→ **What the exercise asks**:
Copy every line of the data below word for word, leaving out the pictures.

--------------------

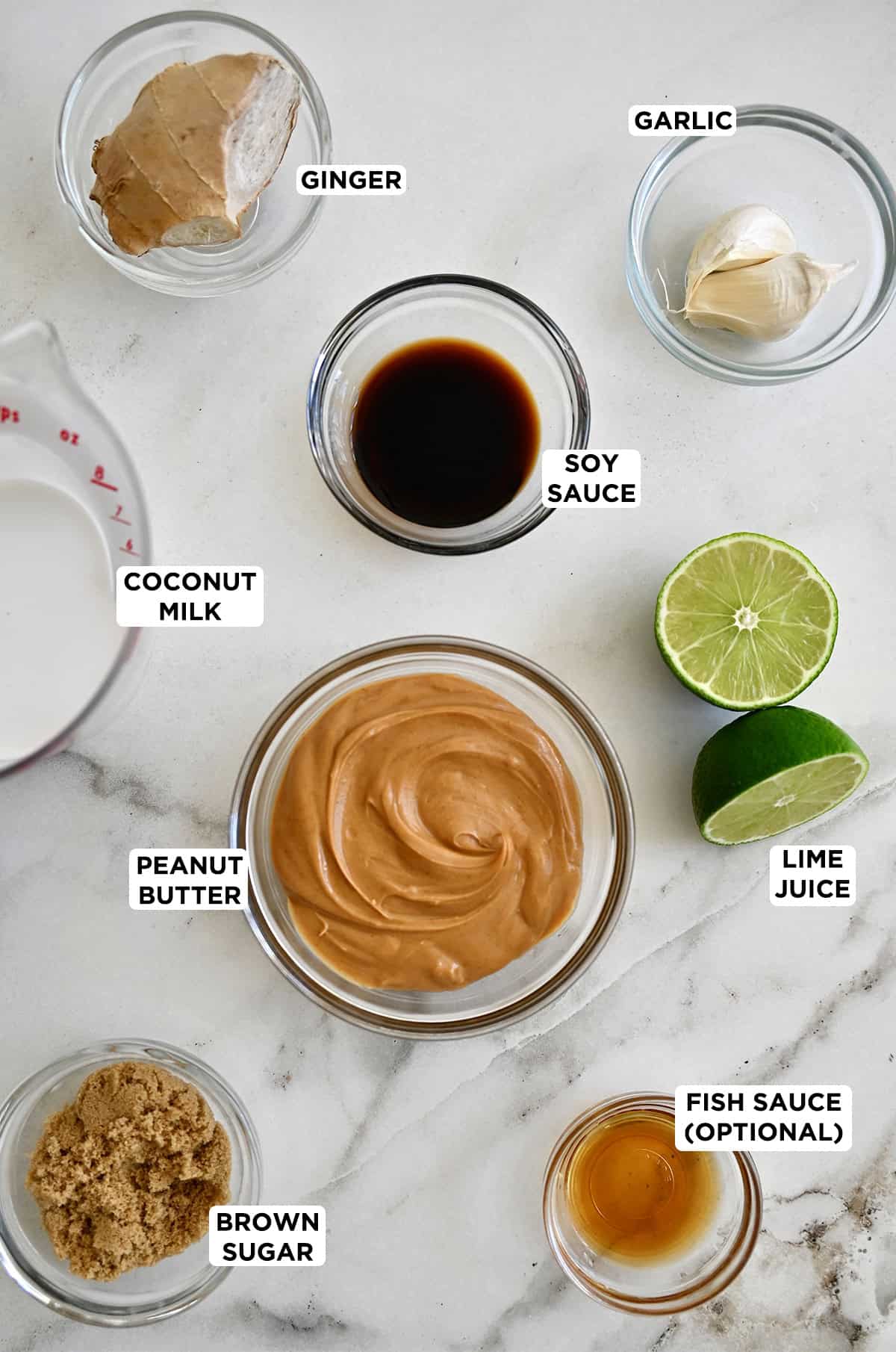 Peanut sauce ingredients, including creamy peanut butter, soy sauce, coconut milk, brown sugar, fish sauce, lime juice, grated ginger and garlic.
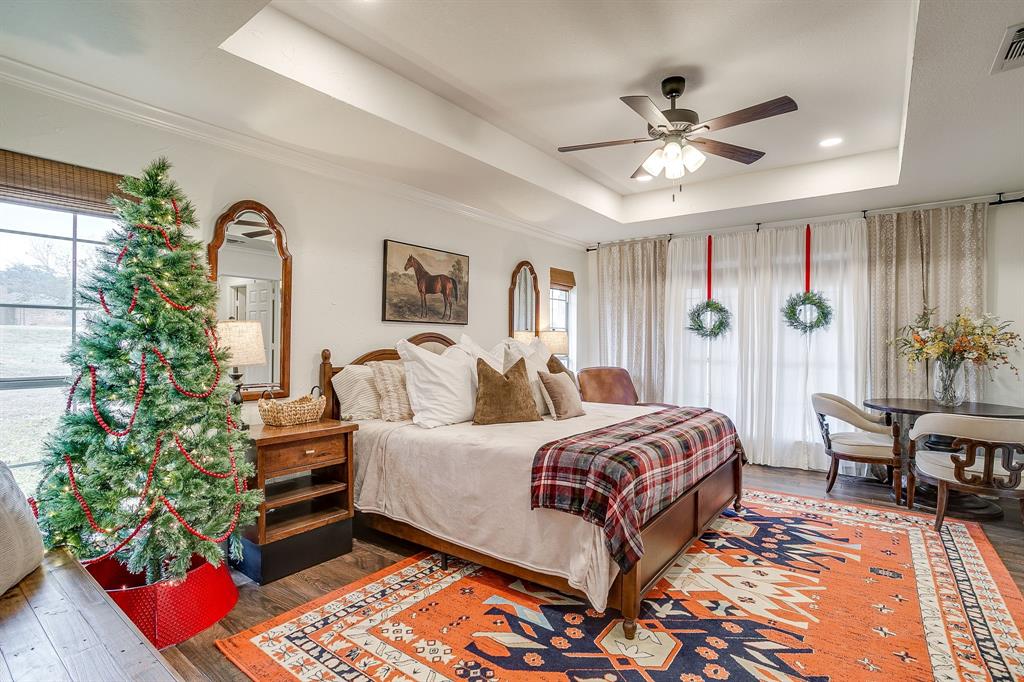 1930 Bethel Road Weatherford, TX 76086 - Photo 15 of 33 a bedroom with a bed and a chandelier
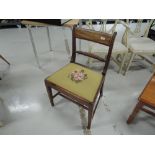 An early 19th century Regency design mahogany dining chair having rope twist back with later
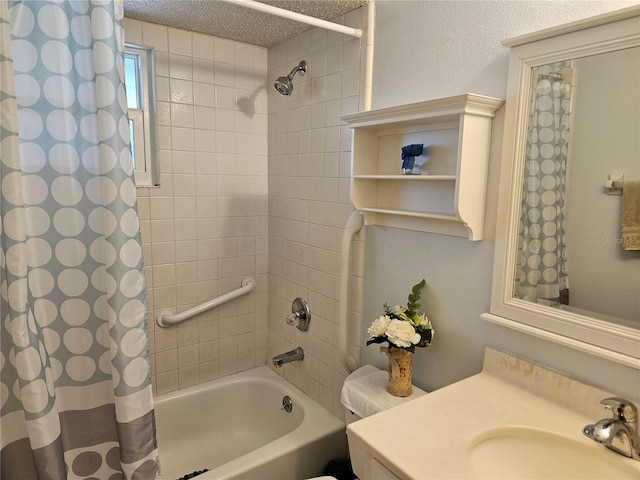 bathroom featuring shower / bath combination with curtain, vanity, and a textured ceiling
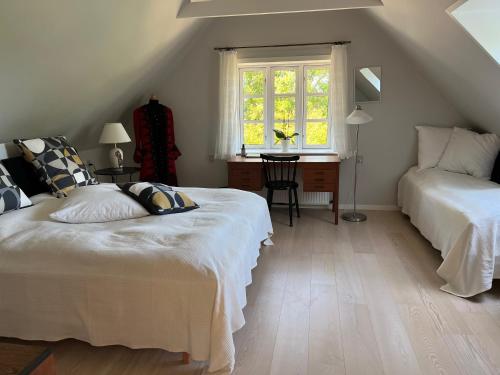 约灵Fuglsang Bed & Breakfast的一间卧室设有两张床、一张桌子和一个窗口。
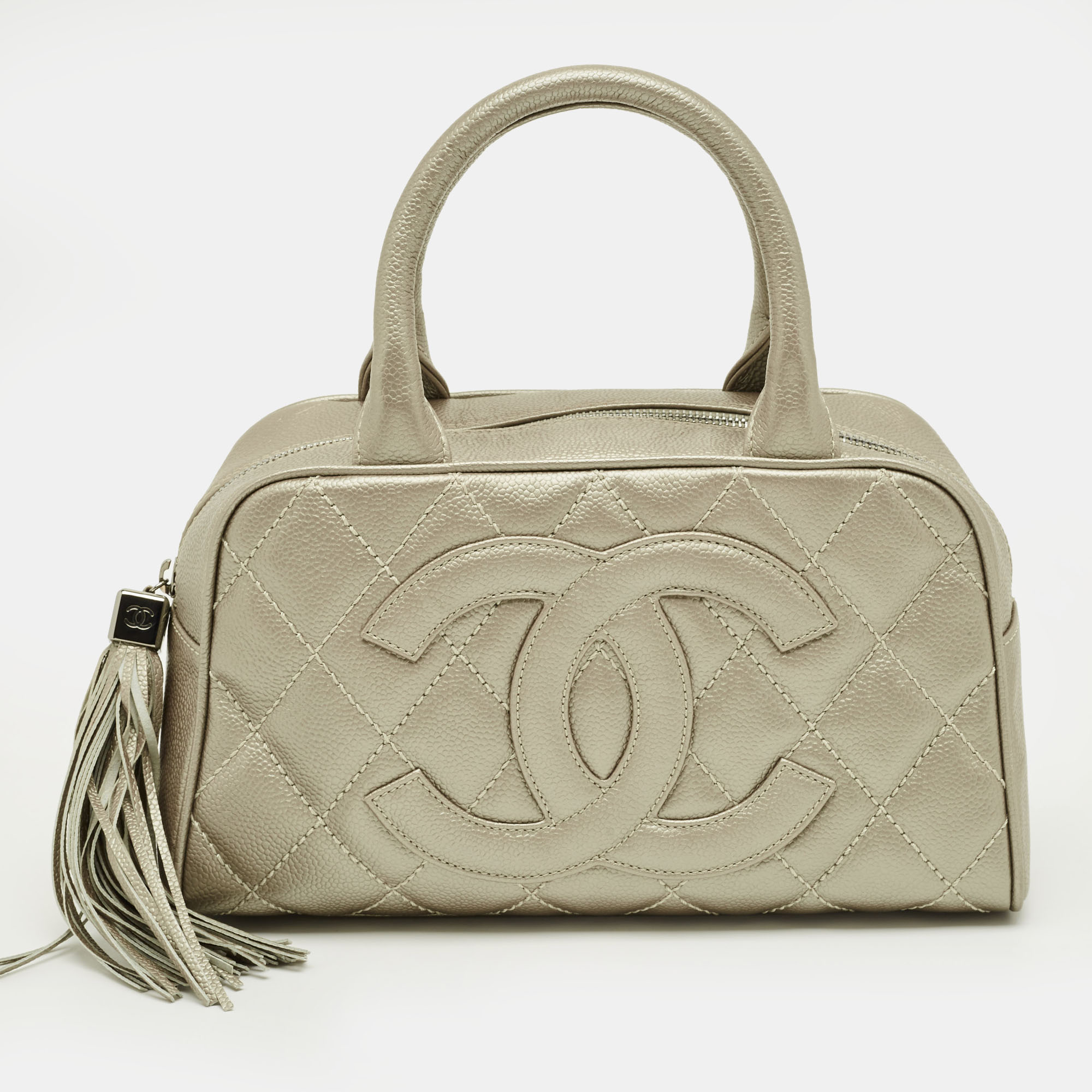 

Chanel Metallic Quilted Caviar Leather Small Tassel Bowler Bag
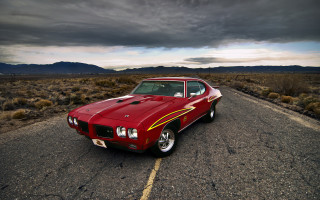Red car desert mountains cloudy - a red car free wallpaper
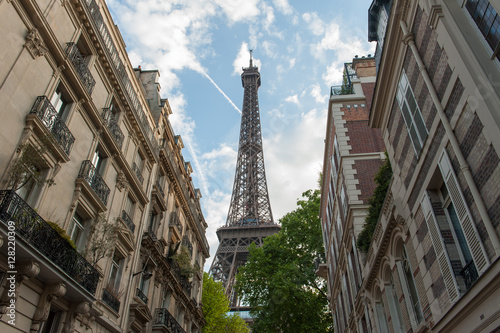 The Eiffel Tower seen behind buildings in Paris  France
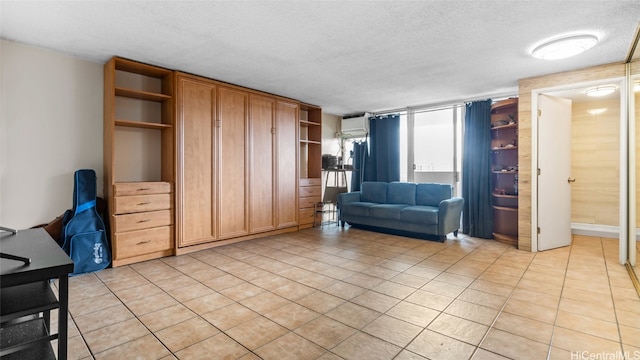 interior space with a textured ceiling, light tile patterned flooring, and an AC wall unit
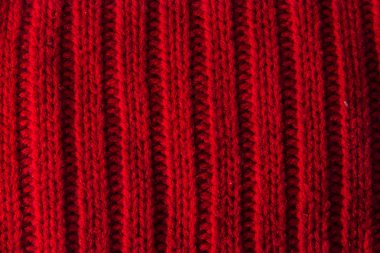 Örme doku kalın iplik, örgü ve düz çizgiler kırmızı arka plan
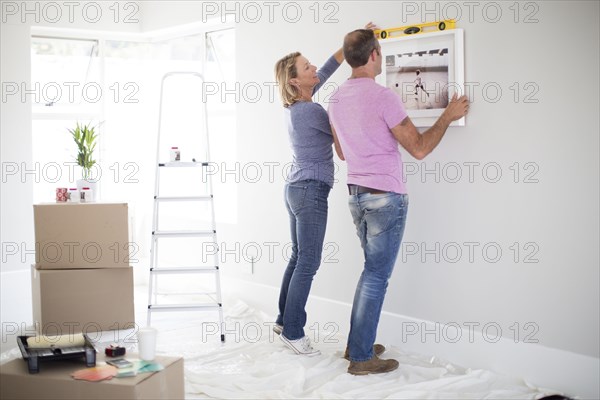 Caucasian couple using level in new home
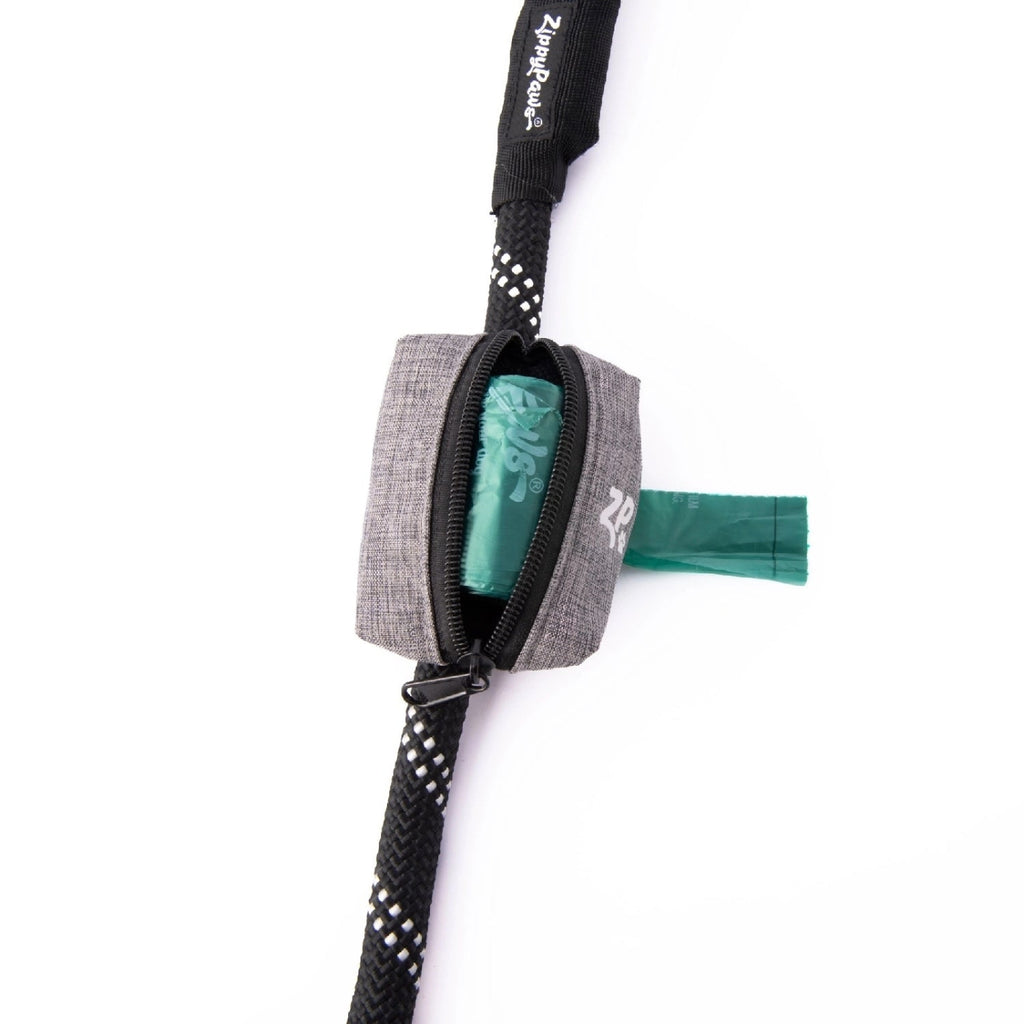 ZippyPaws Adventure grey leash waste bag dispenser attached to a dog lead with green bag roll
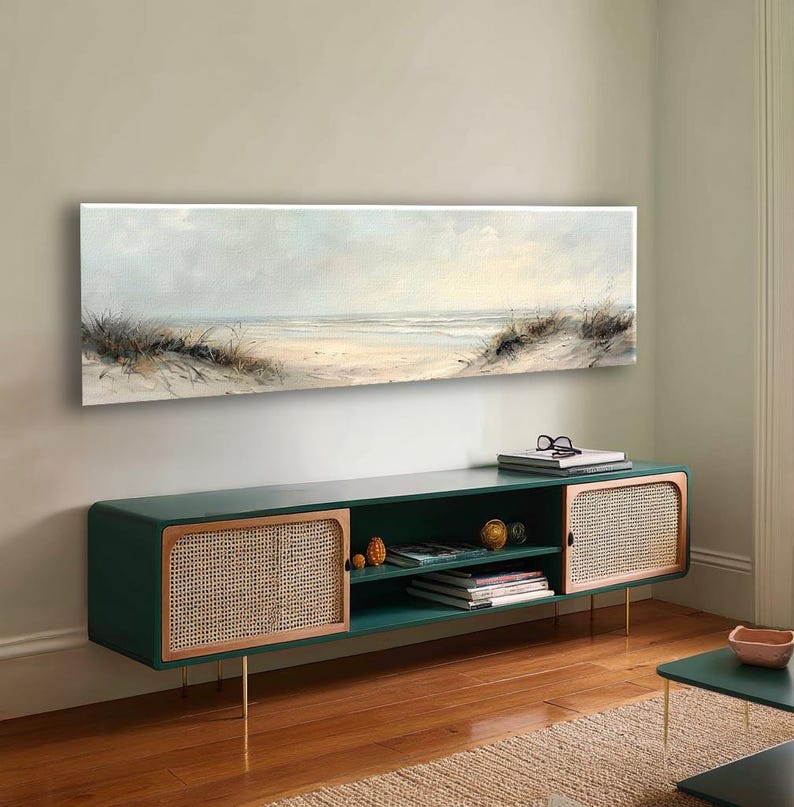 May include: A long, rectangular landscape painting depicting a coastal beach scene with soft, muted tones of beige, white, and pale blue. The artwork features sand dunes with tall grasses in the foreground and a calm ocean horizon in the distance.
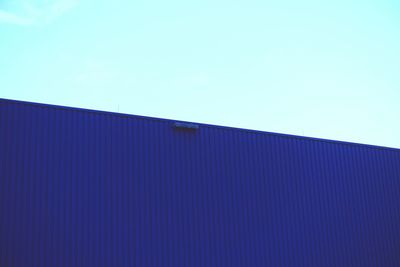 Low angle view of built structure against clear blue sky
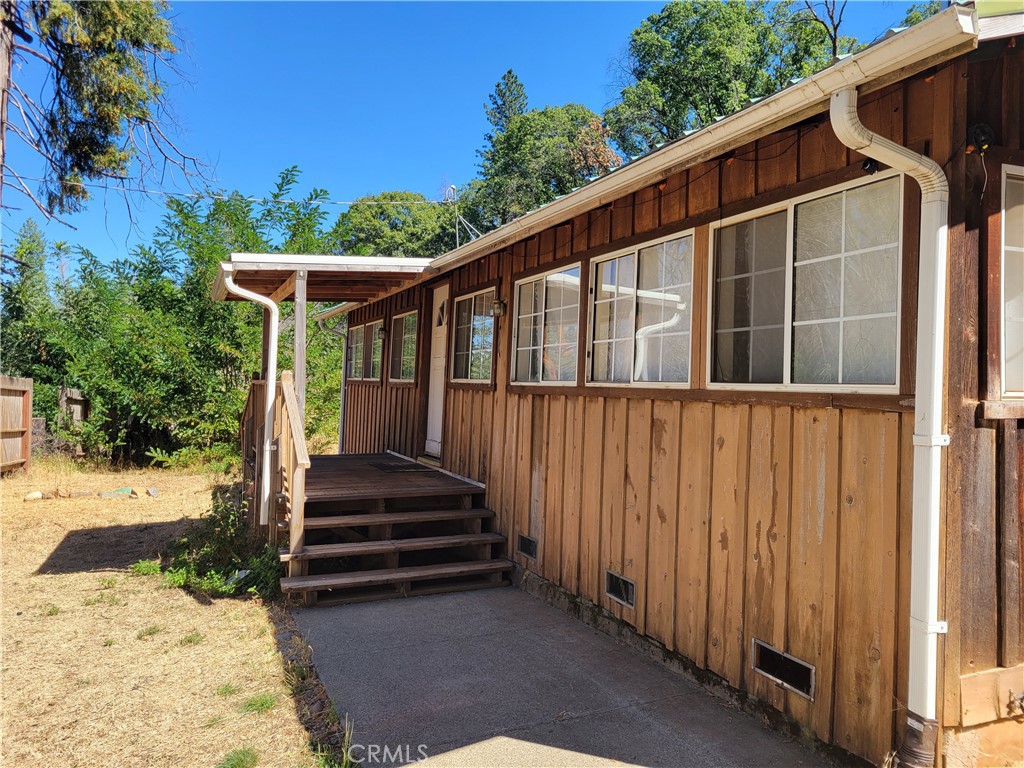 a view of outdoor space with deck and yard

--------------------

→ **Exercise output**:
 Peanut sauce ingredients, including creamy peanut butter, soy sauce, coconut milk, brown sugar, fish sauce, lime juice, grated ginger and garlic.
 1930 Bethel Road Weatherford, TX 76086 - Photo 15 of 33 a bedroom with a bed and a chandelier
 An early 19th century Regency design mahogany dining chair having rope twist back with later
 bathroom featuring shower / bath combination with curtain, vanity, and a textured ceiling
 约灵Fuglsang Bed & Breakfast的一间卧室设有两张床、一张桌子和一个窗口。

Chanel Metallic Quilted Caviar Leather Small Tassel Bowler Bag
Red car desert mountains cloudy - a red car free wallpaper
 The Eiffel Tower seen behind buildings in Paris  France
 interior space with a textured ceiling, light tile patterned flooring, and an AC wall unit
 Örme doku kalın iplik, örgü ve düz çizgiler kırmızı arka plan
 Caucasian couple using level in new home
 ZippyPaws Adventure grey leash waste bag dispenser attached to a dog lead with green bag roll
 May include: A long, rectangular landscape painting depicting a coastal beach scene with soft, muted tones of beige, white, and pale blue. The artwork features sand dunes with tall grasses in the foreground and a calm ocean horizon in the distance.
 Low angle view of built structure against clear blue sky
 a view of outdoor space with deck and yard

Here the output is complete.